The API interprets it.
TL;DR
• Use cases are injected via DI
• execute() is the Input Port
• Outputs flow only through Output Ports
• Results are business models, not DTOs
• Interfaces exist only for behavior variability
### 🚨 CRITICAL CLEAN ARCHITECTURE CORRECTION
**The examples in this document (sections 2, 3, and the Payments Example) demonstrate the WRONG pattern that violates Clean Architecture.**
#### The Fundamental Problem
The current architecture shows use cases **calling presenters directly**:
```typescript
// ❌ WRONG - This violates Clean Architecture
this.output.present({ sponsors })
```
**This is architecturally incorrect.** Use cases must **never** know about presenters or call `.present()`.
#### The Correct Clean Architecture Pattern
**Use cases return Results.
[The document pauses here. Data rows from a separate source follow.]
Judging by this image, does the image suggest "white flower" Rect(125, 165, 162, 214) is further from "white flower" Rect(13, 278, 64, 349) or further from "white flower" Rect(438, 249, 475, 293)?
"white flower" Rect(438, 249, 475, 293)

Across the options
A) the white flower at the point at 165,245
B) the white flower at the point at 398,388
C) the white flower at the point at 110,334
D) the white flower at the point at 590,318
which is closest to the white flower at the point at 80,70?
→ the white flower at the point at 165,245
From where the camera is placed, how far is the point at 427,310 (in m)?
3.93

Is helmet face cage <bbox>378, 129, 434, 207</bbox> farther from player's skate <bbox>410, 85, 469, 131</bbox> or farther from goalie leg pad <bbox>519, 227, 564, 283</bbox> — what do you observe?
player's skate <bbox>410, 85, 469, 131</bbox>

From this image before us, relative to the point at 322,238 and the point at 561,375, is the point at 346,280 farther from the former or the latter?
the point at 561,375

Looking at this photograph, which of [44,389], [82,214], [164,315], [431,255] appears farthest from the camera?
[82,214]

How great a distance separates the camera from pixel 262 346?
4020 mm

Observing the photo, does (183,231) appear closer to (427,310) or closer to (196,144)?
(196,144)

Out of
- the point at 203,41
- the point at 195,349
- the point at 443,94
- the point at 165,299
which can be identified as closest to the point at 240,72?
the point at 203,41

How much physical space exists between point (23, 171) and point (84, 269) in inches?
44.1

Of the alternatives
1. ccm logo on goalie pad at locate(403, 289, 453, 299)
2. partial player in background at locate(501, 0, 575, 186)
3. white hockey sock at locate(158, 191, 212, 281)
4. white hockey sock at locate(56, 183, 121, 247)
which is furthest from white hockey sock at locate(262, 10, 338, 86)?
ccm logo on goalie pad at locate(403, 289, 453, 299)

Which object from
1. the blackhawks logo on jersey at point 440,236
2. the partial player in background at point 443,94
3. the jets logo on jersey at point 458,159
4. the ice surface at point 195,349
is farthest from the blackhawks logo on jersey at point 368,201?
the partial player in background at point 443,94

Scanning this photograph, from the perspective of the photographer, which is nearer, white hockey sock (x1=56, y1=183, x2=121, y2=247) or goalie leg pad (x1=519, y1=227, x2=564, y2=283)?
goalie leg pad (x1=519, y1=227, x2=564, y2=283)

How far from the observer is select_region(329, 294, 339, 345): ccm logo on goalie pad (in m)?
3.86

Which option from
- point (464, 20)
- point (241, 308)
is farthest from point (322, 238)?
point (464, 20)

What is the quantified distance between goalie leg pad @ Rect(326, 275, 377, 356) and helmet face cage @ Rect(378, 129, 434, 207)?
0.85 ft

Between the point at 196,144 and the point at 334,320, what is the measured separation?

Controllers wire them to presenters.**
```typescript
// ✅ CORRECT - Use case returns data
@Injectable()
export class GetSponsorsUseCase {
constructor(private readonly sponsorRepository: ISponsorRepository) {}
async execute(): Promise<Result<GetSponsorsResult, ApplicationError>> {
const sponsors = await this.sponsorRepository.findAll()
return Result.ok({ sponsors })
// NO .present() call!
}
}
// ✅ CORRECT - Controller handles wiring
@Controller('/sponsors')
export class SponsorsController {
constructor(
private readonly useCase: GetSponsorsUseCase,
private readonly presenter: GetSponsorsPresenter,
) {}
@Get()
async getSponsors() {
const result = await this.useCase.execute()
if (result.isErr()) {
throw mapApplicationError(result.unwrapErr())
}
this.presenter.present(result.value)
return this.presenter.getViewModel()
}
}
```
#### Why This Matters
1. **Dependency Rule**: Inner layers (use cases) cannot depend on outer layers (presenters)
2. **Testability**: Use cases can be tested without mocking presenters
3. **Flexibility**: Same use case can work with different presenters
4. **Separation of Concerns**: Use cases do business logic, presenters do transformation
#### What Must Be Fixed
**All use cases in the codebase must be updated to:**
1. **Remove** the `output: UseCaseOutputPort<T>` constructor parameter
2. **Return** `Result<T, E>` directly from `execute()`
3. **Remove** all `this.output.present()` calls
**All controllers must be updated to:**
1. **Call** the use case and get the Result
2. **Pass** `result.value` to the presenter's `.present()` method
3. **Return** the presenter's `.getViewModel()`
This is the **single source of truth** for correct Clean Architecture in this project.